I thought of Martin Chorley scrabbling around with his ludicrous schemes to generate magical power from ancient gods and enchanted tower blocks, and all the time he had the key to his mad ambition in a lock-up in Marble Arch.
You had to laugh.
“This isn’t funny,” said Mrs. Chin.
“It’s a London thing,” I said.
Mrs. Chin rapped her knuckles on the remains of the fake Mary Engine like an angry teacher.
“If this is a fake, then you have to recover the original,” she said. “If you won’t let us keep it safe, then you should destroy it yourself.”
“Why?”
“Are you stupid?” she asked. “How do you think they made those drones?”
And suddenly I saw the whole operation in my head. The drones were manufactured off site at the abandoned internet café in Gillingham. Then, after the likes of Barry and Jade had left for the night, person or persons unknown tooled up with the Mary Engine in a van, zapped magic into the drones, loaded them into the back of said van and away they went.
I know they must have done the zapping at the Print Shop because the vestigium had still been so vivid there. But why? Why not pack up the drones in the van and take them back to base to be zapped? Why risk taking the Mary Engine out?
And magical power, as far as our limited understanding went, wouldn’t animate a drone—you’d need a proper spell for that. A string of formae, adjectiva and inflectentes that used magic to change the physical world.
A string of operations like you’d find in a computer program, I thought. And had we been living in a rational world a lightbulb would have appeared above my head.
“The Enchantress of Numbers?” I asked. “A program?”
“That was my theory, yes,” said Mrs. Chin. “I assume the drones were enchanted using a similar program, although I’ve never heard of an enchantment that could make an automaton walk—let alone fly.”
“That knowledge might have come from tenth-century Baghdad,” I said.
“Interesting,” said Mrs. Chin. “What makes you say that?”
I was tempted to tell her that we had a book in our library that had to be restrained from roaming around the Folly on its own, but I didn’t trust her enough to be giving away state secrets just to big up my ends.
“I might tell you,” I said. “If you promise to be good.”
Mrs. Chin sniffed.
“There’s another thing,” she said. “We have a letter from the Rose herself in which she urges Ada Lovelace to dismantle the engine and burn the plans.”
“Does she say why?”
“As I remember the quote,” she said, “Rosemarie writes you may believe yourself to have created an engine of the spirit but I fear that you have instead opened a portal into darkness.”

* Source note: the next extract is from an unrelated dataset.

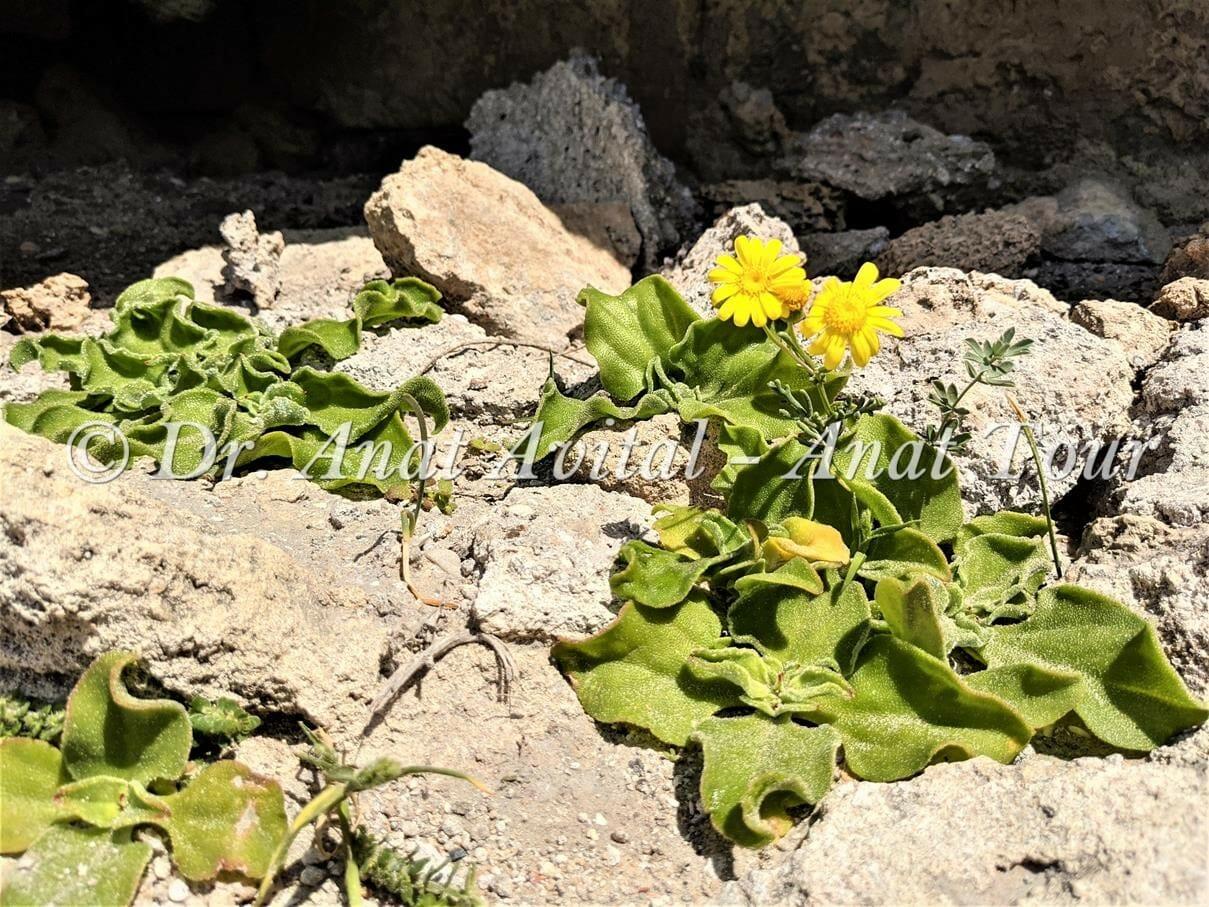 """אהל גבישים וסביון יפו, חוף קיסריה, צילום: ד""""ר ענת אביטל"""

“A portal into darkness?” I said.
“That bit I’m sure of,” said Mrs. Chin.
I thought of the horrible dead fish vestigium that had clung to the drones, the Print Shop and, worst of all, the demon trap I’d stepped on in Tottenham. Maybe it tapped into one of the baccaliaos allokosmoi—the dimension of rotting seafood.
“Just because the vestigium stinks doesn’t mean it’s a portal into darkness,” I said.
“Because what would the Rose of New Orleans know about anything?” said Mrs. Chin. “She was only the foremost practitioner of her generation.”
“Are you willing to share that letter?” I asked.
“A copy, sure,” said Mrs. Chin. “Assuming you ever let me out.”
“Sooner,” I said. “Rather than later. Especially if you help us get this sorted.”
“I shall be co-operation itself,” she said.
It was a stupid question but I had to ask her whether she knew the current whereabouts of the Mary Engine. She made it clear that even if she did know—and I can’t imagine why would she have gone on a raid with me if she had—she wouldn’t tell me.
“I thought you wanted it destroyed,” I said.
“I’m not sure I trust you to do it,” she said.
I called the solicitor back in and terminated the interview. The solicitor wanted access to the PACE mandated recording—particularly the bit she wasn’t in the room for—but I said that would be up to Mrs. Chin.
And then I walked away with the cheerful step of a police officer who’s just made a tricky ethical question somebody else’s problem. When I checked my phone there was a message from Silver to call her back. I paused at the custody desk and rang her on my mobile.
“September Rain has been detained at Gatwick Airport,” she said.
“Why?” I asked.
“I issued a stop order on her,” said Silver, and pointed out that Ms. Rain had been practically living in Terrence Skinner’s pocket since they’d both arrived in the UK. “If anybody knows where the bodies are buried it will be her.”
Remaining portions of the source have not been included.